Research & Papers

CFMS: Towards Explainable and Fine-Grained Chinese Multimodal Sarcasm Detection Benchmark

New triple-annotation dataset reveals AI's struggle with Chinese metaphor and sarcasm.

Deep Dive

A research team led by Junzhao Zhang has introduced CFMS, the first fine-grained multimodal sarcasm detection benchmark specifically designed for Chinese social media. The dataset comprises 2,796 high-quality image-text pairs and employs a novel triple-level annotation framework. This framework requires models to not only identify sarcasm but also recognize its target and generate an explanation, moving beyond coarse-grained yes/no classification. The team also curated a parallel Chinese-English metaphor subset of 200 entries each, which revealed significant limitations in current models' metaphoric reasoning, highlighting a key cultural and linguistic challenge for AI.

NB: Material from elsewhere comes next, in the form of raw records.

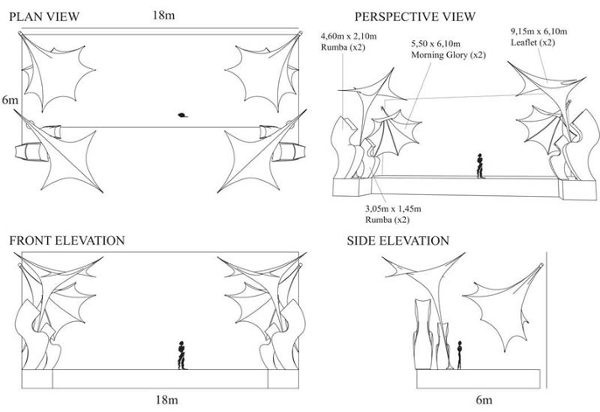 PLAN VIEW

18m

6m

PERSPECTIVE VIEW

4,60m x 2,10m
Rumba (x2)

5,50 x 6,10m
Morning Glory (x2)

9,15m x 6,10m
Leaflet (x2)

3,05m x 1,45m
Rumba (x2)

FRONT ELEVATION

18m

SIDE ELEVATION

6m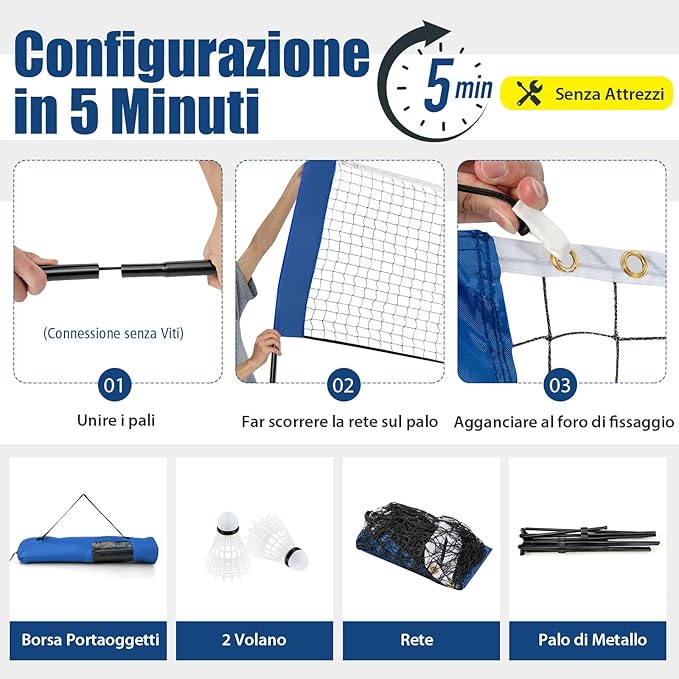 Configurazione in 5 Minuti

5 min

Senza Attrezzi

(Connessione senza Viti)

01

Unire i pali

02

Far scorrere la rete sul palo

03

Agganciare al foro di fissaggio

Borsa Portaoggetti

2 Volano

Rete

Palo di Metallo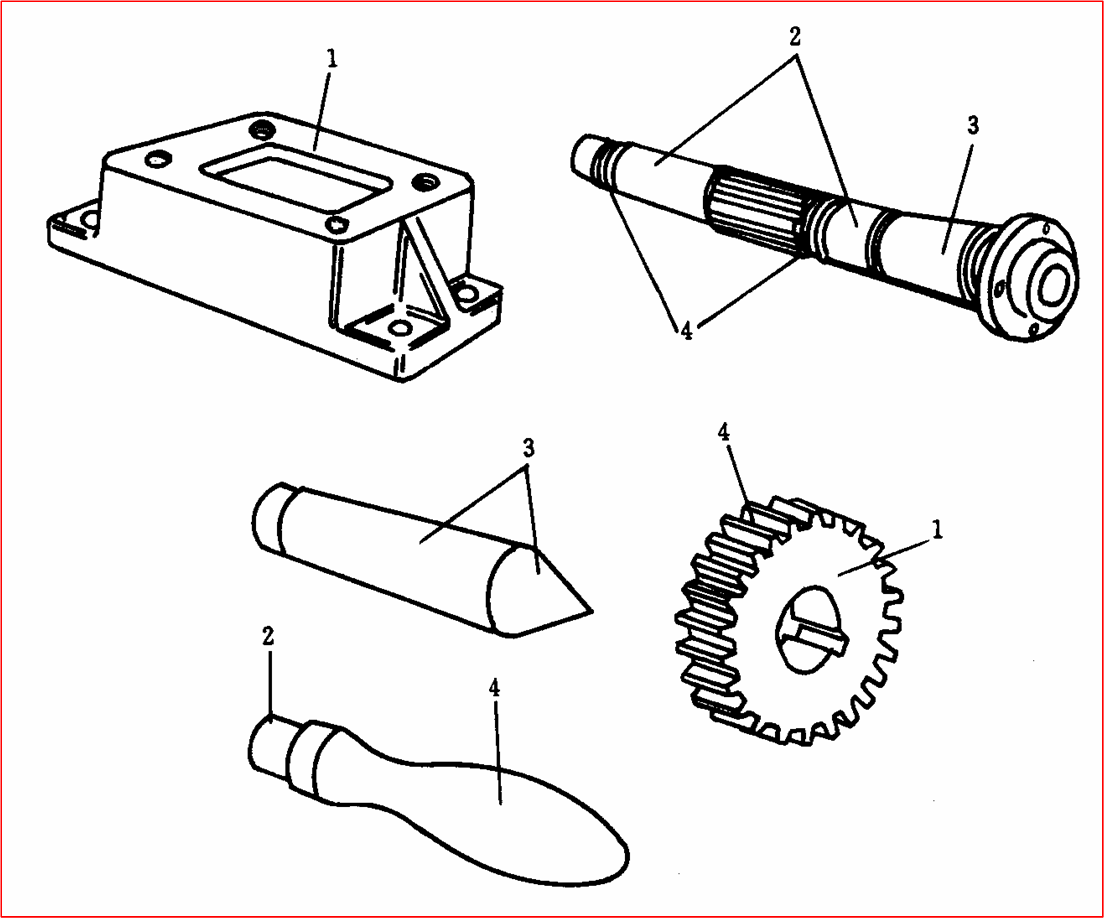 1
2
3
4
3
4
1
2
4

To address the limitations of traditional retrieval methods for selecting contextual examples, the researchers proposed a Reinforcement Learning-augmented In-Context Learning strategy called PGDS. This method dynamically optimizes exemplar selection for tasks, allowing the AI to learn more effectively from the provided data. Extensive experiments demonstrated that the PGDS method significantly outperforms existing baselines on key sarcasm understanding tasks. The CFMS benchmark and its accompanying methodology provide a solid, explainable foundation for building more reliable and culturally-aware multimodal AI systems capable of parsing complex, context-dependent communication like sarcasm.

Key Points
  • CFMS is the first fine-grained dataset for Chinese multimodal sarcasm, with 2,796 annotated image-text pairs.
  • It uses a triple-annotation framework (sarcasm ID, target, explanation) and exposes AI's weakness in Chinese metaphor.
  • The new PGDS method uses RL to optimize in-context learning, outperforming previous baselines.

Why It Matters

Enables more culturally-aware AI for content moderation, social analysis, and human-computer interaction in Chinese digital spaces.